Corporate Bond Issuance Process

Corporations issue bonds publicly to raise money for various spending needs. Corporate bond issuance goes through a typical process that also involves an underwriter, a legal counsel and some form of a closing agent. While the issuer itself must prepare to formulate the basic bond issuance structure, the underwriter takes charge of marketing the bond issuance, the legal counsel drafts any public statements and the closing agent executes fund distributions.


The bond issuer initiates the bond issuance process by formulating a basic structure for the bond issuance, sometimes with the help of a financial adviser. Matters involved in the issuance structure include the purpose of the bond issuance, such as investing in a capital project, retiring an earlier debt or other uses that the company board deems appropriate; preliminary terms of the bond's coupon rate, interest payment dates and maturity years; and selling method of the bond -- whether to negotiate with one underwriter or collect bids from multiple underwriters.

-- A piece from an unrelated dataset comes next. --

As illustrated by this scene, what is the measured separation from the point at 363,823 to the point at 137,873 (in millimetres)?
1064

The underwriter, often an investment bank, starts its work based on the bond issuance structure established by the issuer. Sometimes the underwriter helps structure the bond issuance. But the main job of an underwriter is to market the bond issuance to the investing public. Underwriting requires that the underwriter first purchase the entire bond issuance from the corporate issuer and deliver the proceeds to the company; the underwriter then resells them to bond investors through its network of marketing forces.


The legal counsel helps draft legal documents and public statements covering a range of matters concerning the issuer, the bond issuance and other legal aspects of the bond financing. For example, the legal counsel must give his legal opinions to address certain public concerns such as whether the issuer is a viable enterprise and whether material litigation is pending against the issuer. The legal counsel also helps deliver necessary public disclosure statements to bond purchasers, including the bond issuance prospectus.


The primary agent involved at the closing is the so-called paying agent or a trustee who is responsible for distributing bond proceeds and servicing the debt on behalf of the bond issuer during the entire bond term. The paying agent often is a bank chosen by the bond issuer. At the closing of the bond issuance, the paying agent delivers the sales proceeds of the bond from the underwriter to the issuer after paying any issuance costs. The paying agent is also in charge of making interest payments and returning bond principal to bondholders when they're due.